Simylus the lyre-player killed all his neighbours by playing the whole night, except only Origenes, whom Nature had made deaf, and therefore gave him longer life in the place of hearing.
A stone-deaf man went to law with another stone-deaf man, and the judge was much deafer than the pair of them. One of them contended that the other owed him five months' rent, and the other said that his opponent had ground corn at night. Says the judge, looking at them: "Why are you quarreling? She is your mother; you must both maintain her."
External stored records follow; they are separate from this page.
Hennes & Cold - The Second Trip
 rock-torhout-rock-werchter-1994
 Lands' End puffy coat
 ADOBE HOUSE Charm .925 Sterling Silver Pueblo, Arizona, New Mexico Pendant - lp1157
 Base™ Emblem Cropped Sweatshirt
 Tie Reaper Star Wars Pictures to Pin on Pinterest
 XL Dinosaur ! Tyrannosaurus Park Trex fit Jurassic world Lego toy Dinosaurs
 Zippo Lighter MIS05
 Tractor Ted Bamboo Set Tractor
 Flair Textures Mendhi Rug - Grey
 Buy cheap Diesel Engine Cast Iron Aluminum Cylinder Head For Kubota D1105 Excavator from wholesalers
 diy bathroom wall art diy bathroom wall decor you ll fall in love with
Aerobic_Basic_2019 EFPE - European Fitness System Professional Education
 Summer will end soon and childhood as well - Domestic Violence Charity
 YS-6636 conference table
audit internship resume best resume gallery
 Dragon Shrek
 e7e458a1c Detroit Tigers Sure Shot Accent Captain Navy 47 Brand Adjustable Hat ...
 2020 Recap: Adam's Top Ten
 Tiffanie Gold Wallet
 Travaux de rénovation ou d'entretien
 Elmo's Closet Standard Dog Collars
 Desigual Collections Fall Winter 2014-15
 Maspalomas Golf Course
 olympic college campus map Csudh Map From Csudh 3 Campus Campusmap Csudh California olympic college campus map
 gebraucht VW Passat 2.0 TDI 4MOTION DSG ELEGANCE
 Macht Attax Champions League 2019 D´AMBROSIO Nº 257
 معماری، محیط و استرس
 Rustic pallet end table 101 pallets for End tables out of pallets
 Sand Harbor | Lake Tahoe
When Calpurnius the soldier saw the battle by the ships painted on a wall, as is the custom, the warrior lay stretched out pulseless and pale, calling out, "Quarter, ye Trojans dear to Ares." Then he enquired if he had been wounded, and with difficulty believed he was alive when he had agreed to pay ransom to the wall.
All say you are rich, but I say you are poor, for, Apollophanes, their use is the proof of riches. If you take your share of them, they are yours, but if you keep them for your heirs, they are already someone else's.
Thou reckonest up thy money, poor wretch; but Time, just as it breeds interest, so, as it overtakes thee, gives birth to grey old age. And so having neither drunk wine, nor bound thy temples with flowers, having never known sweet ointment or a delicate little love, thou shalt die, leaving a great and wealthy testament, and of all thy riches carrying away with thee but one obol.*
– from Book XI (Convivial and Satirical Epigrams) of the Greek Anthology, translated and edited by W.R. Paton (1917)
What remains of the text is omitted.